> **Written request**
Print everything in the bike tune-up thread from "Personally, I think" down to "save your money.", without changing a word.

# Start of Quoted text

# Should I Go For The Full Tune-up?



## Banks246 (Jul 3, 2011)

My Cervelo R3 has two years (5k miles) on it. Every spring Danny's has a special for their tune-up. Ued to be 50% off the $80 but now it is $60. You don't really get much for the price, but I figure i might as well do it. 

Now I see the full monty is $125. This includes new brake and derailleur cables, bearing check, etc. 

What do you think -- should I go for it? [See link below]

Service & Repair - Danny's Cycles NYC NY CT


----------



## NJBiker72 (Jul 9, 2011)

Banks246 said:


> My Cervelo R3 has two years (5k miles) on it. Every spring Danny's has a special for their tune-up. Ued to be 50% off the $80 but now it is $60. You don't really get much for the price, but I figure i might as well do it.
> 
> Now I see the full monty is $125. This includes new brake and derailleur cables, bearing check, etc.
> 
> ...


I usually do the equivalent of the premium I think and only replace things when necessary.


----------



## SauronHimself (Nov 21, 2012)

Personally, I think you should go on YouTube and search tutorials for all the things included in the shop's tune-up. If you don't think you can do those things yourself, go for it. Otherwise, save your money.


----------



## Banks246 (Jul 3, 2011)

My wheels look to be (basically) true. I usually just look for the start-of-the-year derailleur tune-up. My chain is basically clean and I always wipe down the bike. I would never attempt to replace any of the cables and that is the part that intrigues me. Replacing all four cables and the more-detailed inspection sounds like it might be worth the extra $65 -- more as a preemptive strike. I guess at the end of the day my question is what is the "standard" life of the cables?


----------



## Bee-an-key (May 5, 2007)

Cables are not that difficult but only you know your mechanical ability. The question is what they do with the bearings, do they actually open anything up or just determine smooth vs. rough and then charge extra. If they are opening and lubing than the price is good. 5K miles I would have already replaced the chain and cassette as well as cables but I do it myself.


----------



## AlanE (Jan 22, 2002)

Whether you do the work yourself or not is up to you, but what's really important is being able to determine when parts actually need to be replaced or adjusted. Is your chain stretched? Are the cogs or chainrings worn down? Is the shifting precise? Are the cables showing any signs of fraying? Are any spokes loose? Is the headset loose? 
ETC.

The key to getting the most life out of your components is to keep the bike clean and well lubed.


----------

# End of Quoted text
# Start of Data block

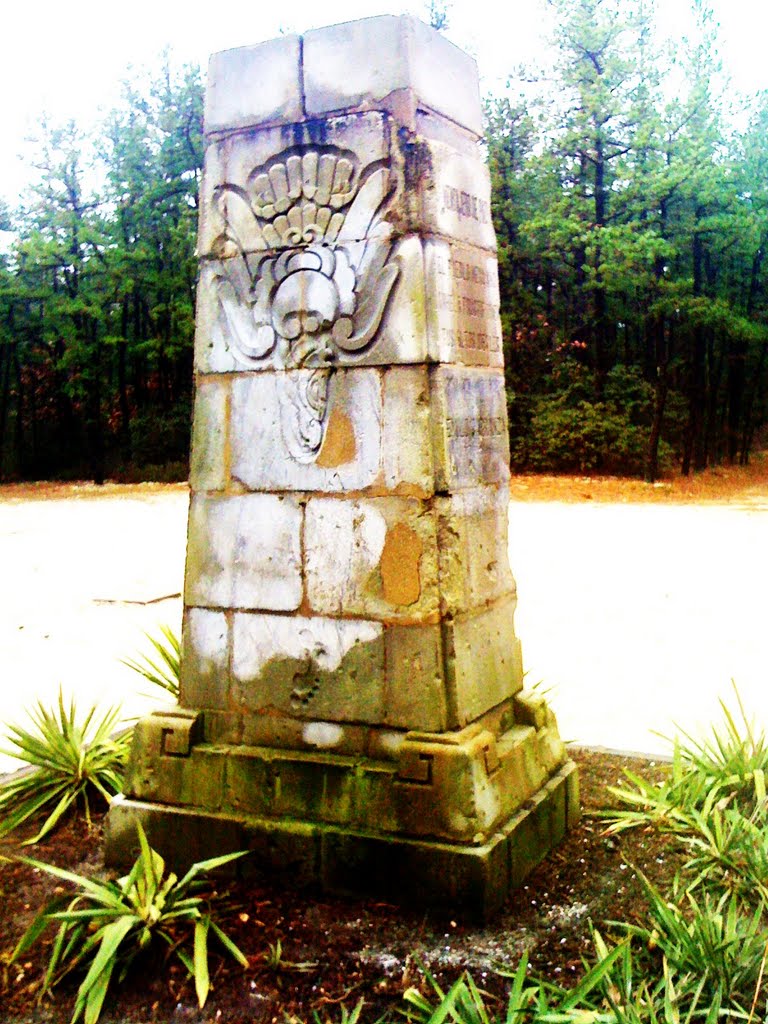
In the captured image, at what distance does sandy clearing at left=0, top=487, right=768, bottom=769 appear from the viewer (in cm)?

# End of Data block

> **Result for this exercise**
Personally, I think you should go on YouTube and search tutorials for all the things included in the shop's tune-up. If you don't think you can do those things yourself, go for it. Otherwise, save your money.